Venturing on a walk from Walnut Hills to our neighbors in Avondale, I passed the Abraham Lincoln Memorial at the corner of Rockdale and Reading, outside South Avondale School. The scene was colorful, solemn, appropriate, and extremely moving to me. A monument and a corner that has seen much controversy over the years, it has raised and dashed many dreams since Decoration Day in 1902 – what we now call Memorial Day – when the monument disappointed by not being finished for its scheduled dedication. At the foot of the Lincoln statue, at a level where all of us may join her, sits a second bronze figure, depicting Lady Liberty with her quill outstretched.

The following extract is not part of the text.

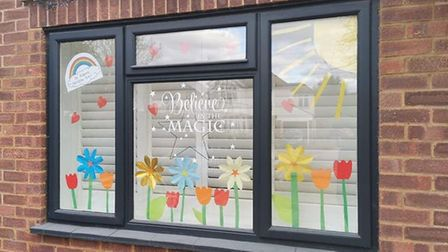 Jamie and Sophie Bowler's 'Believe in the Magic' flower window forSt Albans Rainbow Trail's Mother's Day trail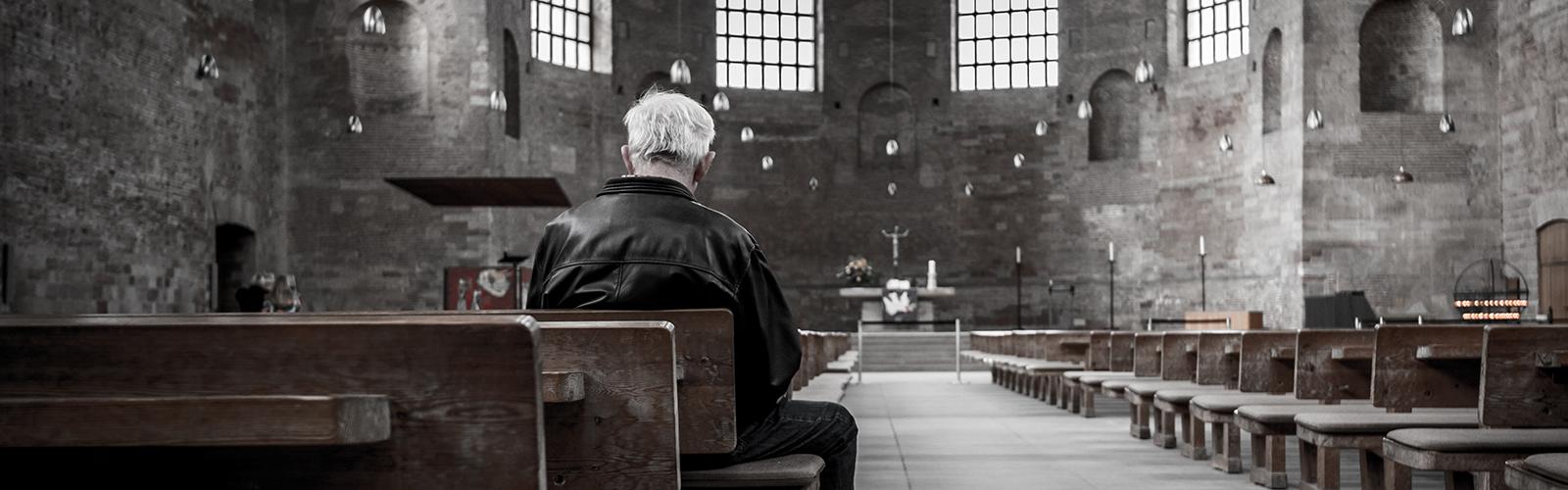 Old Man sitting in a church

The decorations of our day in the photograph say that the current generation in Avondale, with the children of its resegregated school, have seized that freedom pen to cry out that Black Lives Matter, that we need to name those whose lives mattered so little that to the police they were extinguished. What is striking to me is that the protest decorations are so fitting to the monument. They bring an urgency to the old symbol of those who would petition their government. The phrases presently covering the pedestal are new: “I can’t breathe”; “Serve and protect, not abuse and neglect”; “No justice, no peace”. The larger story, however, is the same as it was when the Monument was erected and dedicated in late 1902. At that time, Ida B. Wells and other African American journalists had begun to document the Southern barbarity of Lynching – work still sufficiently imminent that the National Memorial for Peace and Justice memorializing 4,400 victims opened just a few years ago. In our own time the identity of those who murder unarmed Black men are too often police officers.

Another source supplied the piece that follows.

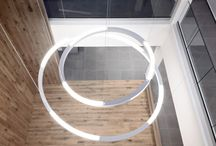 HOLA/HOLA MEETING   Exenia Lighting / HOLA   PENDANT-CEILING LAMPS   Exenia Lighting. Suspension lamp with LED light source for direct/indirect light emission. Body in extruded aluminum in matt white or matt black varnish. The indirect light version includes alternate light modules.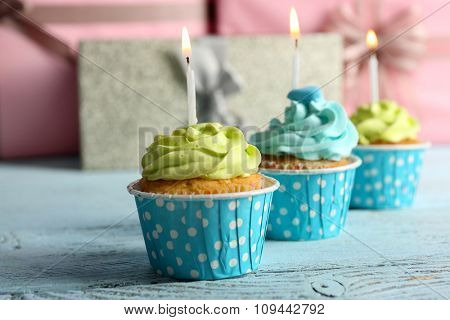 Delicious cupcakes with candles on violet table against wooden background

The pedestal on which the Avondale Lincoln statue stands bears the inscription “With malice toward none,” a phrase from Lincoln’s second inaugural. Lincoln’s short address ended anticipating the conclusion of the Civil War and looked ahead to Reconstruction, the reintegration of the Confederate states with their large populations of Freemen into the Union. Ever since the surrender of the Confederacy there have been conflicting interpretations of Lincoln’s meaning: African Americans and their allies have taken the martyred president to mean equality for Black Americans, while former Confederates and their allies have claimed the phrase as protection for themselves. In 1902, when the Avondale monument was constructed, the movement (most strongly associated with the Daughters of the Confederacy) to created memorials for soldiers who joined the Rebellion was just coming into its own. It is finally time to say that such memorials have no place in our new century.

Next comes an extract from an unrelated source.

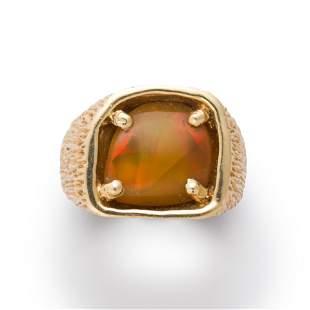 An opal and fourteen karat gold ring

The Lincoln Monument came to Avondale with good abolitionist credentials. A wealthy Civil War veteran named Charles Clinton who retired to Cincinnati came across the pair of bronzes in Philadelphia in 1900. He purchased them and had them shipped to his adopted city. He offered to donate them for installation if someone would provide a suitable location and foundation. There were no immediate takers; the one-time mayor of the formerly independent village of Avondale suggested the annexed neighborhood as a site. Difficult negotiations with the donor finally led to the grounds of the Avondale School. An “elaborate program” was arranged for Lincoln’s Birthday, February 12, 1902, at the Avondale Presbyterian Church, including an invocation by a Rabbi and a speech by Cincinnati Mayor Julius Fleishmann, himself an Avondale resident. Funding (including donations from Avondale school children) was secured. A plan for the pedestal and spacious granite bench was contracted, but the Boston stone subcontractor failed to deliver and the scheduled Memorial Day opening was postponed until December.